### Exercise aim
List every R function that the chapter on Mixean Basque voice onset time below uses or mentions by name.

== Text for analysis

29  More than two levels

Chapter 27 and Chapter 28 showed you how to fit a regression model with a categorical predictor. We modelled reaction times as a function of word type (real or nonce) from the MALD dataset (Tucker et al. 2019). The categorical predictor IsWord (word type: real or nonce) was included with treatment contrasts in Chapter 27 and using indexing in Chapter 28: in the former case, the model’s intercept is the mean of the first level and the “slope” is the difference between the second level and the first; in the latter case, the model estimated the mean of the two levels of IsWord.

In this chapter we will look at new data, Voice Onset Time (VOT) of Mixean Basque (Egurtzegi and Carignan 2020), to illustrate a categorical predictor with three levels.

29.1 Mixean Basque VOT

The data egurtzegi2020/eu_vot.csv contains measurements of VOT from 10 speakers of Mixean Basque (Egurtzegi and Carignan 2020). Mixean Basque contrasts voiceless unaspirated, voiceless aspirated and voiced stops. Let’s read the data.

library(tidyverse)

eu_vot <- read_csv("data/egurtzegi2020/eu_vot.csv")
eu_vot

The VOT should increase from voiced to voiceless unaspirated to voiceless aspirated stops. We can use a Gaussian regression model to assess whether the data is compatible with our expectations. The eu_vot data has a voicing column that tells only if the stop is voiceless or voiced, but we need a column that further differentiates between unaspirated and aspirated voiceless stops. We can create a new column, phonation depending on the phone, using the case_when() function inside mutate().

====
== Data shown

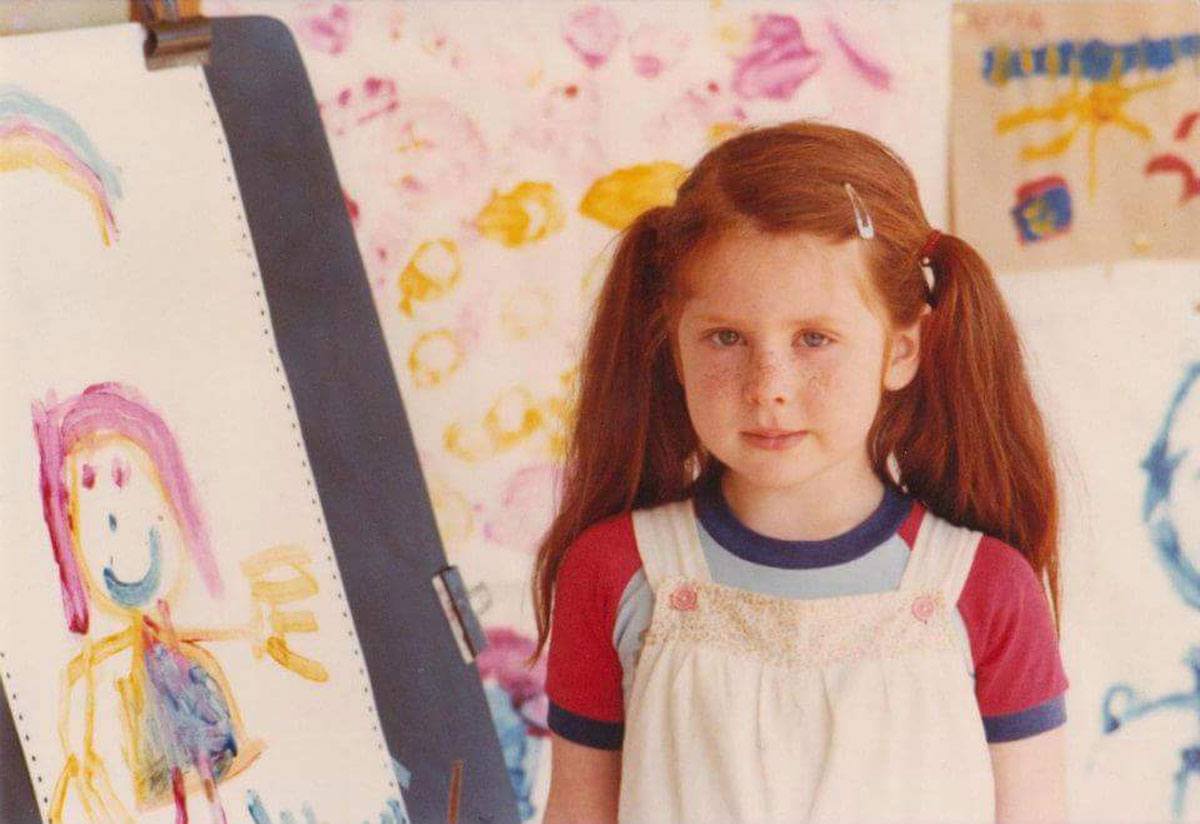 Sally Dixon as a young girl with some of her early paintings in the background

====

### Response to this task
library(), read_csv(), case_when(), mutate()